Illustration of the reward pathway in the human brain

FERNANDO DA CUNHA/SCIENCE PHOTO LIBRARY

Persistent use of drugs such as cocaine and morphine is thought to affect the way the brain prioritises the body’s basic needs — and we are now getting to the bottom of how this comes about.

When people repeatedly misuse drugs, they might see long-term changes in their behaviour that lead them to choose to take drugs instead of doing essential things like eating and drinking.

A brain pathway called the mesolimbic reward system is suspected to be involved in this process, but few studies have directly compared the system’s response to taking drugs with the response of innate needs being met.

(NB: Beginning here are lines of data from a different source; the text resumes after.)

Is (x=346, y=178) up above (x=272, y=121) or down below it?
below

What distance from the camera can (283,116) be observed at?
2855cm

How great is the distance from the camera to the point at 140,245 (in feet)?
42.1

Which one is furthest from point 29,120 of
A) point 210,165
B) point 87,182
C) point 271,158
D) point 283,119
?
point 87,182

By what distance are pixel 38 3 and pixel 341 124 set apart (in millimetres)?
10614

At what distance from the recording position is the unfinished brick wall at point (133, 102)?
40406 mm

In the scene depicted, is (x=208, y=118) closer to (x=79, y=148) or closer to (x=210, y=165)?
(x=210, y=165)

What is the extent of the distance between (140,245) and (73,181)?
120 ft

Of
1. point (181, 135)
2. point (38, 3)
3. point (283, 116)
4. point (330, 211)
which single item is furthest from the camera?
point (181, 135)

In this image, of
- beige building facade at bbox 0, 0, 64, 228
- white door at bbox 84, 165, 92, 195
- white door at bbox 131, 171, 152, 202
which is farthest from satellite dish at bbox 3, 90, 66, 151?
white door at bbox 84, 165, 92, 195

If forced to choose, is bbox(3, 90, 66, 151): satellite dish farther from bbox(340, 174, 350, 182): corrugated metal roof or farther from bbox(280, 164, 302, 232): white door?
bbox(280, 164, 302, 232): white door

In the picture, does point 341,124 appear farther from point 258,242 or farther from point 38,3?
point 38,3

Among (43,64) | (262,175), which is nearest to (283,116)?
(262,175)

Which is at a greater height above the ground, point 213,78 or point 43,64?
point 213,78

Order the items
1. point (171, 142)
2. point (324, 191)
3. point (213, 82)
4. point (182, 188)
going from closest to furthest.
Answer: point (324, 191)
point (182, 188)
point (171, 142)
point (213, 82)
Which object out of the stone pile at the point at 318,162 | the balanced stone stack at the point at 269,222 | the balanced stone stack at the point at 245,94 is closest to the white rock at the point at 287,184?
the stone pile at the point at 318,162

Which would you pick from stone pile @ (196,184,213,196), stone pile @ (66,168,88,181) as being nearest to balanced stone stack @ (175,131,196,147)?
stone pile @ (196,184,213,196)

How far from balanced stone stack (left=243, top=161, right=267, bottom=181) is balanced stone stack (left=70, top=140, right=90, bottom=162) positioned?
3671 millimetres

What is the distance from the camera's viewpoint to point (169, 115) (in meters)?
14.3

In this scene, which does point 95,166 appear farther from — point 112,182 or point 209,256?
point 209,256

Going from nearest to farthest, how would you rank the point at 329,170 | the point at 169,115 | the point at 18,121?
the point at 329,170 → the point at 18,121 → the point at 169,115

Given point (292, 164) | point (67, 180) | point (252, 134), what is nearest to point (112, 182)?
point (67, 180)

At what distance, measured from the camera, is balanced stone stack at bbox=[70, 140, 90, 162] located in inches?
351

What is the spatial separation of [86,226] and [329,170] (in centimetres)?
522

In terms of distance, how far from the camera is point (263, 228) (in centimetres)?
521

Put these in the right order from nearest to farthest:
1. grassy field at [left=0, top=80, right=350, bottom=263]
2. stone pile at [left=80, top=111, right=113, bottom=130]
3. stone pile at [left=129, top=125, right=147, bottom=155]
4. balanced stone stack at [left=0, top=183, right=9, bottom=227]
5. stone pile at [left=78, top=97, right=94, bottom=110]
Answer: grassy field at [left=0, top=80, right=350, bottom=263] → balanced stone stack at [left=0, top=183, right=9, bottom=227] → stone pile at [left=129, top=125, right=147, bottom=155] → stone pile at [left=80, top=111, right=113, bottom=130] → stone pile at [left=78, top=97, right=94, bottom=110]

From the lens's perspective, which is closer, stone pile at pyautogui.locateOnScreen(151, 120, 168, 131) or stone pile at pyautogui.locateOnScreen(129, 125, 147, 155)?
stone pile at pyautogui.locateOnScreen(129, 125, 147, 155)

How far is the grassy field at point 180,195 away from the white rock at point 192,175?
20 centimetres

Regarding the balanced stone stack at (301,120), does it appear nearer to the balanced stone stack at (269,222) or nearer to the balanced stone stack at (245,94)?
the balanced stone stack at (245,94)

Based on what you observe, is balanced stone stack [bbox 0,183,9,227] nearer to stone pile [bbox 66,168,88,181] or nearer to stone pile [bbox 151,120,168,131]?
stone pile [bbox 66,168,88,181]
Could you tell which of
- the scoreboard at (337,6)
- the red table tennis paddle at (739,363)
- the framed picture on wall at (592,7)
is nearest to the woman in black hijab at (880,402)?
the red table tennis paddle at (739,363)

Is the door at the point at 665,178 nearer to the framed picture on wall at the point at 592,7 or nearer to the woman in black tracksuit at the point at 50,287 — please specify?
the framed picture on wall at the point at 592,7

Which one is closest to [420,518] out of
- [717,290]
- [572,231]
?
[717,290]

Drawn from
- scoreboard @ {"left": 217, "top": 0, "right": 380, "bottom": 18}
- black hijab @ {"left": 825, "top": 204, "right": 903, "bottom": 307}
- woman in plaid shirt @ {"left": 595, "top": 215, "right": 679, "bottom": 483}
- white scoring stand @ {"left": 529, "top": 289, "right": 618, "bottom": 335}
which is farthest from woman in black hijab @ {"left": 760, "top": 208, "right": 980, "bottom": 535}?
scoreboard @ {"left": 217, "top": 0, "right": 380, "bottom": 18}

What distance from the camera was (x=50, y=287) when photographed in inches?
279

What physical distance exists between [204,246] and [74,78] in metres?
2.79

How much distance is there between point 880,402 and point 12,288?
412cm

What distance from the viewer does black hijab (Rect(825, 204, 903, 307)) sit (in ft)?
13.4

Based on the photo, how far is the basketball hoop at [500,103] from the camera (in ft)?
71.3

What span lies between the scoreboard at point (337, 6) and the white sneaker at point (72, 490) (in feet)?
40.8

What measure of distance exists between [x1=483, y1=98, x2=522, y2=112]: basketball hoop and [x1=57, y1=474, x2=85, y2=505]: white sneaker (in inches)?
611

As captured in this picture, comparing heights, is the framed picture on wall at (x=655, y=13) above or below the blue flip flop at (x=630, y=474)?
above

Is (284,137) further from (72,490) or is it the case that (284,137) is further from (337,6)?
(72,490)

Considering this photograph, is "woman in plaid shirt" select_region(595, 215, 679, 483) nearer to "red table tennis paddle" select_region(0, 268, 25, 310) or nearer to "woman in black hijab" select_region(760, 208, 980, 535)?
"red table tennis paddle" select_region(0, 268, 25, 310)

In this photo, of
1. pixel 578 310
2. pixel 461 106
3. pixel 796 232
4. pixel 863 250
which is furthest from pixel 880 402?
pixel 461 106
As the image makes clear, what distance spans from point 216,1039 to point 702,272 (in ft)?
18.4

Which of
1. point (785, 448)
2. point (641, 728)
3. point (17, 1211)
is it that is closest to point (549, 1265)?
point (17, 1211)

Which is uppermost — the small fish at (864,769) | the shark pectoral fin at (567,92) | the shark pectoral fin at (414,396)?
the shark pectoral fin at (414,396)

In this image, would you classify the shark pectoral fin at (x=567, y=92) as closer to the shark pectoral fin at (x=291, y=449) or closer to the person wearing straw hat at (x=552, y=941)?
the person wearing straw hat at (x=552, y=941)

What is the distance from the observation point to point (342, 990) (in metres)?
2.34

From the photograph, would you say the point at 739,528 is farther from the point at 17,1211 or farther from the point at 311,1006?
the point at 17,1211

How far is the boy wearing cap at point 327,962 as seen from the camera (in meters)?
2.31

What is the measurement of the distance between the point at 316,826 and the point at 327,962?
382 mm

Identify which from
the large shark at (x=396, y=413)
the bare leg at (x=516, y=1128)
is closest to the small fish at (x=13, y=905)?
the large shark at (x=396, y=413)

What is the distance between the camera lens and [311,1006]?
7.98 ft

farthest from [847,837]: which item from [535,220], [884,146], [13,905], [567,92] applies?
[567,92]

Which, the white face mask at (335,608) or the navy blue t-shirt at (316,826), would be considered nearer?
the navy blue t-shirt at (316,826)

Now, Bowen Tan at Rockefeller University in New York and his colleagues have shown that the same neurons are activated in these two circumstances. They uncovered this using a sophisticated microscopy set-up that allowed them to track the activity of individual neurons in the brains of mice going through withdrawal following repeated exposures to these drugs.

“The field has long been debating whether there is a specialised cell type that encodes drug value only and a specialised cell type that encodes natural reward value only,” says Tan. “What we saw is that these drugs of abuse commonly activate the same set of neurons as the natural rewards.”

The researchers also observed that the neural response to satisfying basic needs became disorganised after the mice were given cocaine or morphine, which occurred alongside a decreased consumption of food and water.

“What is really notable about this finding is that strong neural responses to food or water almost become displaced by responses to drugs,” says Jeremy Day at the University of Alabama at Birmingham. “[This suggests] that drug rewards are able to override how the brain translates need states into behaviours that satisfy those needs.”

Tan and his team also identified a gene, called Rheb, that seems to be necessary for drugs to have this effect. Rheb is part of a cell-signalling pathway that is also found in people, so future work could investigate how inhibiting this pathway could be used as a therapy for substance misuse, he says.